Nothing but the data itself, reproduced exactly, is the expected answer.

### Data supplied
:::::
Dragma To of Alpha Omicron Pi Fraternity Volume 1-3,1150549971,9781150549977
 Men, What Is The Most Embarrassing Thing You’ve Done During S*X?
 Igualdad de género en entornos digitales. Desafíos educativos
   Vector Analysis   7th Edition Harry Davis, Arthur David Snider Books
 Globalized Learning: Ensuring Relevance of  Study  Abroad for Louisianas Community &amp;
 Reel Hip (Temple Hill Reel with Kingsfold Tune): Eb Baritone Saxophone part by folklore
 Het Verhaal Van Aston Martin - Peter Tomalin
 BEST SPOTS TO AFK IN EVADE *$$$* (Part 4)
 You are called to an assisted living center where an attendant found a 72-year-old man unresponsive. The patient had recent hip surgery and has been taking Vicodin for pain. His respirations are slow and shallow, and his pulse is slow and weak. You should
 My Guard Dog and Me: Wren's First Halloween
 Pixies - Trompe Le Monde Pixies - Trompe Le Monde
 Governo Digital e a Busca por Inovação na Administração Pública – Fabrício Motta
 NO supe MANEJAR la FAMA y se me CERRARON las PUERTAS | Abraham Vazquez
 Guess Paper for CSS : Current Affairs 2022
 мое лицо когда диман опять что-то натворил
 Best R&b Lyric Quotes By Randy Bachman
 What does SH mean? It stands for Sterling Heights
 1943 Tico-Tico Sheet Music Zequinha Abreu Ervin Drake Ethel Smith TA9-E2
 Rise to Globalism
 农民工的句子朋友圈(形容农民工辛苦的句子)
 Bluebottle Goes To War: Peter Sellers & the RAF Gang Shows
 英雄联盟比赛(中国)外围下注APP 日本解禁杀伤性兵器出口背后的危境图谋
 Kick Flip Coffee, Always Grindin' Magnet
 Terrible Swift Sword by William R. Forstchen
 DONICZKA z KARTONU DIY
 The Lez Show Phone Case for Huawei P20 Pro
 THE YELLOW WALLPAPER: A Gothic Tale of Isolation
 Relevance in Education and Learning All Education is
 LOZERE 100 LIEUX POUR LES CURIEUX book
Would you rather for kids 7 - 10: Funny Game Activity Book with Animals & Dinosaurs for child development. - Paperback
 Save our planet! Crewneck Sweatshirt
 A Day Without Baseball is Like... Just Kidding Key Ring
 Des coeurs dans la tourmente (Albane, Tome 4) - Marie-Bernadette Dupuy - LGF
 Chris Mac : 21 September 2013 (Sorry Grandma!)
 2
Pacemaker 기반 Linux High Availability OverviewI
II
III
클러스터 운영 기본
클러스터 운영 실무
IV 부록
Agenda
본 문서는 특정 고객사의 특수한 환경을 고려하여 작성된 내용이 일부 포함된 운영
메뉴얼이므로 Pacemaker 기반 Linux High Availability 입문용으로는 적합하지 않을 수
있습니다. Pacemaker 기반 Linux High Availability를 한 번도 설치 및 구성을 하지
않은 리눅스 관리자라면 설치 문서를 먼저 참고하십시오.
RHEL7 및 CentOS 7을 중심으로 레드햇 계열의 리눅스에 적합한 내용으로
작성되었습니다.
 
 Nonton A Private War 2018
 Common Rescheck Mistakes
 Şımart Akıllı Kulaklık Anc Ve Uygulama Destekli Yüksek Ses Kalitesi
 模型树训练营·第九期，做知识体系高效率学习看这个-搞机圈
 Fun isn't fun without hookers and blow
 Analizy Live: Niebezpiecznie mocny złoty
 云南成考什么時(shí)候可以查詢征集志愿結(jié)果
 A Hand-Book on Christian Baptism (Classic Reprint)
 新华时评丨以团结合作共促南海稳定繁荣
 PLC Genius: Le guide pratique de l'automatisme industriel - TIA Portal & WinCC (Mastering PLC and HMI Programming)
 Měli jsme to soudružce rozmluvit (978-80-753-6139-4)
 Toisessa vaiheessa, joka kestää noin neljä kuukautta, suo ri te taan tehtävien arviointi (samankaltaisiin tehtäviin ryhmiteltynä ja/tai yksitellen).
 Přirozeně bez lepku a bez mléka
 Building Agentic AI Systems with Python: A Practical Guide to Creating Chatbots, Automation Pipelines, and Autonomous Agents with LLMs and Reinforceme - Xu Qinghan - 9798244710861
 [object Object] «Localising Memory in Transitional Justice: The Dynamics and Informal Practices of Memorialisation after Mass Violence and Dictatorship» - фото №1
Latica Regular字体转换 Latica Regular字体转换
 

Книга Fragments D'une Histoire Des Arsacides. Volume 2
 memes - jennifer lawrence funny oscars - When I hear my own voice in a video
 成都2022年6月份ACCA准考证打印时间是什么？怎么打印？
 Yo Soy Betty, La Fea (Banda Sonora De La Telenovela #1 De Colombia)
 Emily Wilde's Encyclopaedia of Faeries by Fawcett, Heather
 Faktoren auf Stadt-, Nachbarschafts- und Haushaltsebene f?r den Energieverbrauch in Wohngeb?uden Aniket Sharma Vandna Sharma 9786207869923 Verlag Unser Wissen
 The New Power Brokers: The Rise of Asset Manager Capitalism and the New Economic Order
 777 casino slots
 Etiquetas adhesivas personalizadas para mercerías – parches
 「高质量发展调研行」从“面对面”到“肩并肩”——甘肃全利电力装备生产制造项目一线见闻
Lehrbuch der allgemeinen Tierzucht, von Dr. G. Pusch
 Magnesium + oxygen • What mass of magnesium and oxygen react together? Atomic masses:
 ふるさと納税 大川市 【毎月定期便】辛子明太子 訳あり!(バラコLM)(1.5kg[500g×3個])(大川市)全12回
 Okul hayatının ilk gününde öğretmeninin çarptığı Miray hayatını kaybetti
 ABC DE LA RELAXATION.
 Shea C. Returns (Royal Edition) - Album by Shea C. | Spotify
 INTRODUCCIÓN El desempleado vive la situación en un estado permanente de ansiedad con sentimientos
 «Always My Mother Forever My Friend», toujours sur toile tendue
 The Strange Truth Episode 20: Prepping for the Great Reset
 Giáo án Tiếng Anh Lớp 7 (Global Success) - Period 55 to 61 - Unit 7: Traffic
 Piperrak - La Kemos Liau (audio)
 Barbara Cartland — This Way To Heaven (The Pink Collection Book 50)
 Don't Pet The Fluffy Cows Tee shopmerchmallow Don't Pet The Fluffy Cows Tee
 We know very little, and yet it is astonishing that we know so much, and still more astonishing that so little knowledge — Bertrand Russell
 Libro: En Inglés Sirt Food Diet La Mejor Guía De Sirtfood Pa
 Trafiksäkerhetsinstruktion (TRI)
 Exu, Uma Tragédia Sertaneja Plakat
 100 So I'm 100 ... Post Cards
:::::
### Solution to this exercise
Dragma To of Alpha Omicron Pi Fraternity Volume 1-3,1150549971,9781150549977
 Men, What Is The Most Embarrassing Thing You’ve Done During S*X?
 Igualdad de género en entornos digitales. Desafíos educativos
   Vector Analysis   7th Edition Harry Davis, Arthur David Snider Books
 Globalized Learning: Ensuring Relevance of  Study  Abroad for Louisianas Community &amp;
 Reel Hip (Temple Hill Reel with Kingsfold Tune): Eb Baritone Saxophone part by folklore
 Het Verhaal Van Aston Martin - Peter Tomalin
 BEST SPOTS TO AFK IN EVADE *$$$* (Part 4)
 You are called to an assisted living center where an attendant found a 72-year-old man unresponsive. The patient had recent hip surgery and has been taking Vicodin for pain. His respirations are slow and shallow, and his pulse is slow and weak. You should
 My Guard Dog and Me: Wren's First Halloween
 Pixies - Trompe Le Monde Pixies - Trompe Le Monde
 Governo Digital e a Busca por Inovação na Administração Pública – Fabrício Motta
 NO supe MANEJAR la FAMA y se me CERRARON las PUERTAS | Abraham Vazquez
 Guess Paper for CSS : Current Affairs 2022
 мое лицо когда диман опять что-то натворил
 Best R&b Lyric Quotes By Randy Bachman
 What does SH mean? It stands for Sterling Heights
 1943 Tico-Tico Sheet Music Zequinha Abreu Ervin Drake Ethel Smith TA9-E2
 Rise to Globalism
 农民工的句子朋友圈(形容农民工辛苦的句子)
 Bluebottle Goes To War: Peter Sellers & the RAF Gang Shows
 英雄联盟比赛(中国)外围下注APP 日本解禁杀伤性兵器出口背后的危境图谋
 Kick Flip Coffee, Always Grindin' Magnet
 Terrible Swift Sword by William R. Forstchen
 DONICZKA z KARTONU DIY
 The Lez Show Phone Case for Huawei P20 Pro
 THE YELLOW WALLPAPER: A Gothic Tale of Isolation
 Relevance in Education and Learning All Education is
 LOZERE 100 LIEUX POUR LES CURIEUX book
Would you rather for kids 7 - 10: Funny Game Activity Book with Animals & Dinosaurs for child development. - Paperback
 Save our planet! Crewneck Sweatshirt
 A Day Without Baseball is Like... Just Kidding Key Ring
 Des coeurs dans la tourmente (Albane, Tome 4) - Marie-Bernadette Dupuy - LGF
 Chris Mac : 21 September 2013 (Sorry Grandma!)
 2
Pacemaker 기반 Linux High Availability OverviewI
II
III
클러스터 운영 기본
클러스터 운영 실무
IV 부록
Agenda
본 문서는 특정 고객사의 특수한 환경을 고려하여 작성된 내용이 일부 포함된 운영
메뉴얼이므로 Pacemaker 기반 Linux High Availability 입문용으로는 적합하지 않을 수
있습니다. Pacemaker 기반 Linux High Availability를 한 번도 설치 및 구성을 하지
않은 리눅스 관리자라면 설치 문서를 먼저 참고하십시오.
RHEL7 및 CentOS 7을 중심으로 레드햇 계열의 리눅스에 적합한 내용으로
작성되었습니다.
 
 Nonton A Private War 2018
 Common Rescheck Mistakes
 Şımart Akıllı Kulaklık Anc Ve Uygulama Destekli Yüksek Ses Kalitesi
 模型树训练营·第九期，做知识体系高效率学习看这个-搞机圈
 Fun isn't fun without hookers and blow
 Analizy Live: Niebezpiecznie mocny złoty
 云南成考什么時(shí)候可以查詢征集志愿結(jié)果
 A Hand-Book on Christian Baptism (Classic Reprint)
 新华时评丨以团结合作共促南海稳定繁荣
 PLC Genius: Le guide pratique de l'automatisme industriel - TIA Portal & WinCC (Mastering PLC and HMI Programming)
 Měli jsme to soudružce rozmluvit (978-80-753-6139-4)
 Toisessa vaiheessa, joka kestää noin neljä kuukautta, suo ri te taan tehtävien arviointi (samankaltaisiin tehtäviin ryhmiteltynä ja/tai yksitellen).
 Přirozeně bez lepku a bez mléka
 Building Agentic AI Systems with Python: A Practical Guide to Creating Chatbots, Automation Pipelines, and Autonomous Agents with LLMs and Reinforceme - Xu Qinghan - 9798244710861
 [object Object] «Localising Memory in Transitional Justice: The Dynamics and Informal Practices of Memorialisation after Mass Violence and Dictatorship» - фото №1
Latica Regular字体转换 Latica Regular字体转换
 

Книга Fragments D'une Histoire Des Arsacides. Volume 2
 memes - jennifer lawrence funny oscars - When I hear my own voice in a video
 成都2022年6月份ACCA准考证打印时间是什么？怎么打印？
 Yo Soy Betty, La Fea (Banda Sonora De La Telenovela #1 De Colombia)
 Emily Wilde's Encyclopaedia of Faeries by Fawcett, Heather
 Faktoren auf Stadt-, Nachbarschafts- und Haushaltsebene f?r den Energieverbrauch in Wohngeb?uden Aniket Sharma Vandna Sharma 9786207869923 Verlag Unser Wissen
 The New Power Brokers: The Rise of Asset Manager Capitalism and the New Economic Order
 777 casino slots
 Etiquetas adhesivas personalizadas para mercerías – parches
 「高质量发展调研行」从“面对面”到“肩并肩”——甘肃全利电力装备生产制造项目一线见闻
Lehrbuch der allgemeinen Tierzucht, von Dr. G. Pusch
 Magnesium + oxygen • What mass of magnesium and oxygen react together? Atomic masses:
 ふるさと納税 大川市 【毎月定期便】辛子明太子 訳あり!(バラコLM)(1.5kg[500g×3個])(大川市)全12回
 Okul hayatının ilk gününde öğretmeninin çarptığı Miray hayatını kaybetti
 ABC DE LA RELAXATION.
 Shea C. Returns (Royal Edition) - Album by Shea C. | Spotify
 INTRODUCCIÓN El desempleado vive la situación en un estado permanente de ansiedad con sentimientos
 «Always My Mother Forever My Friend», toujours sur toile tendue
 The Strange Truth Episode 20: Prepping for the Great Reset
 Giáo án Tiếng Anh Lớp 7 (Global Success) - Period 55 to 61 - Unit 7: Traffic
 Piperrak - La Kemos Liau (audio)
 Barbara Cartland — This Way To Heaven (The Pink Collection Book 50)
 Don't Pet The Fluffy Cows Tee shopmerchmallow Don't Pet The Fluffy Cows Tee
 We know very little, and yet it is astonishing that we know so much, and still more astonishing that so little knowledge — Bertrand Russell
 Libro: En Inglés Sirt Food Diet La Mejor Guía De Sirtfood Pa
 Trafiksäkerhetsinstruktion (TRI)
 Exu, Uma Tragédia Sertaneja Plakat
 100 So I'm 100 ... Post Cards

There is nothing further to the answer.